─── PROVIDED RECORDS
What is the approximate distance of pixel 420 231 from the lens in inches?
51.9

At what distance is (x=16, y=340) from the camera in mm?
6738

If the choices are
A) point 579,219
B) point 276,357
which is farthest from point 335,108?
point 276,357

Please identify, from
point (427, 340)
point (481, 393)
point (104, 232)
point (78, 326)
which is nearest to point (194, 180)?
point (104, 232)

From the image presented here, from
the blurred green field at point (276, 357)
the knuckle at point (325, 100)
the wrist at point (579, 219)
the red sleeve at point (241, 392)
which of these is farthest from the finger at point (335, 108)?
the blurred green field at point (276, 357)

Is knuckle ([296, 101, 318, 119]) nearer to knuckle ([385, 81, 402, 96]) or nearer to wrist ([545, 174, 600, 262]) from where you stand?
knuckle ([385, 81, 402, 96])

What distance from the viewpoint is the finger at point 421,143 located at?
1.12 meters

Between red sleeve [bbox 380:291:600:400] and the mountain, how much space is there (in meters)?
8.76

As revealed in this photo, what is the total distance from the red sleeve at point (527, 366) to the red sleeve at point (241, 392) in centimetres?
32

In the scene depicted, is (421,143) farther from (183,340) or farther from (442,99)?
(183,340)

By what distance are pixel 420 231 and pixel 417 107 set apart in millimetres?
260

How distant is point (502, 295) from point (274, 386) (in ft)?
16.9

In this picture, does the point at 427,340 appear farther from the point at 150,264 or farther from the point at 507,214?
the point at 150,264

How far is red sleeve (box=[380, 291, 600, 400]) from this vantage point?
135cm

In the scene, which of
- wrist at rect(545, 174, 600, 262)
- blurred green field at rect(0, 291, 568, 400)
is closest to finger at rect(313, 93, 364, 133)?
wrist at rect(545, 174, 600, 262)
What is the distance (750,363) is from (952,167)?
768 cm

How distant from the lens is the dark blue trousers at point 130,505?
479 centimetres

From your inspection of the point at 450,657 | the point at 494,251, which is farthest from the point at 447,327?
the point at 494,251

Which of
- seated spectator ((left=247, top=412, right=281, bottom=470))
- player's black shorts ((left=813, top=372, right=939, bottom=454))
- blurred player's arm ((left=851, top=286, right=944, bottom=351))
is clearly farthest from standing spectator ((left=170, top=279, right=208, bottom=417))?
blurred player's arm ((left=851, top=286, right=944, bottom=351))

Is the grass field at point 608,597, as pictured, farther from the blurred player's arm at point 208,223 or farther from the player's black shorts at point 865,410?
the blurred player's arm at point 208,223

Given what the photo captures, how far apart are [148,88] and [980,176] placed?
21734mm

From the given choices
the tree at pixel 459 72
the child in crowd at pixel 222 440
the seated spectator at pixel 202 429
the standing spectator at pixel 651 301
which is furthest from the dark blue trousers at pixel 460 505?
──────
## STATED GOAL
Which of the lines above contain the word "lens"? Copy out each of those lines.

## FULL SOLUTION
What is the approximate distance of pixel 420 231 from the lens in inches?
How distant from the lens is the dark blue trousers at point 130,505?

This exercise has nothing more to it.